The AIDS epidemic is spreading ever more widely through the U.S. Latino population, especially among women and adolescents.

Most alarming to community leaders, who yesterday celebrated the second National Latino AIDS Awareness Day, is that many Hispanics who are HIV-positive do not know it, and are tested only when it is too late.

U.S. Surgeon General Richard Carmona, yesterday in a conference call announced a new radio and TV campaign encouraging Latinos to be tested for HIV, because approximately 45 percent of the Latino population has never been tested for AIDS.

Nationally, New York State is at the top of the list of those infected, with an estimated total of 18,651 Latinos living with AIDS.

“We are confronting the stigma associated with HIV, which keeps the illness hidden as a negative secret in the Latino family. Infections may be falling among the white population, but Latinos and African Americans are facing a new and horrifying reality,” said Dennis de León, President of the Latino Commission on AIDS.

HIV infections among Hispanics rose by 26 percent last year, according to statistics from the Centers for Disease Control, which indicate that the epidemic continues as one of the principal causes of death among Latinos 25 to 44 years old.

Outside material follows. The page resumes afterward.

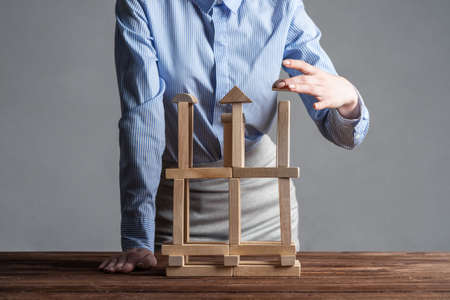 Business woman building construction on table from wooden blocks. Architecture engineering and construction. Company strategy planning, organization and development. Business motivation concept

At present, Latinos are the largest minority group in the country, 14 percent of the U.S. population, but they make up 18 percent of the 816,149 cases reported since the beginning of the epidemic in the 1980s. By the same token, Latinos represent 19 percent of the 43,158 cases reported in 2001.

Health authorities estimate that some 50,000 people are carriers of the HIV virus in the State of New York, though the exact number is not known, because the state began compiling such data only two years ago.

For each person with AIDS, there are four to six who carry the virus without being aware of it, according to Guillermo Chacón, executive director of the Latino Commission on AIDS. The group, which instigated the national health campaign, “Open your eyes: HIV knows no borders,” succeeded in getting another 250 cities in some 45 states to join the cause.

The number of Latinas with AIDS has risen nationally, from 15 percent in 1990 to 23 percent in 2002 of all cases of Latinos with AIDS; the infection rate among Latinas is five times higher than among white women. Among adolescents 13- to 19-years old, AIDS cases in 2002 stood at 22 percent of all Latinos with AIDS.

To find information in Spanish about where to go to be tested for HIV, please call: (800) 344-7432.

The numbers don’t lie

Cases of AIDS among Latinos from 1981 to 2000:

* 163,940, of whom 87,888 have already died.

* Men: 132,051

* Women: 31,889

Sources of transmission among Latinos:

* 42 percent of men with AIDS contracted it from having sex with other men; 34 percent contracted it by using needles infected with HIV.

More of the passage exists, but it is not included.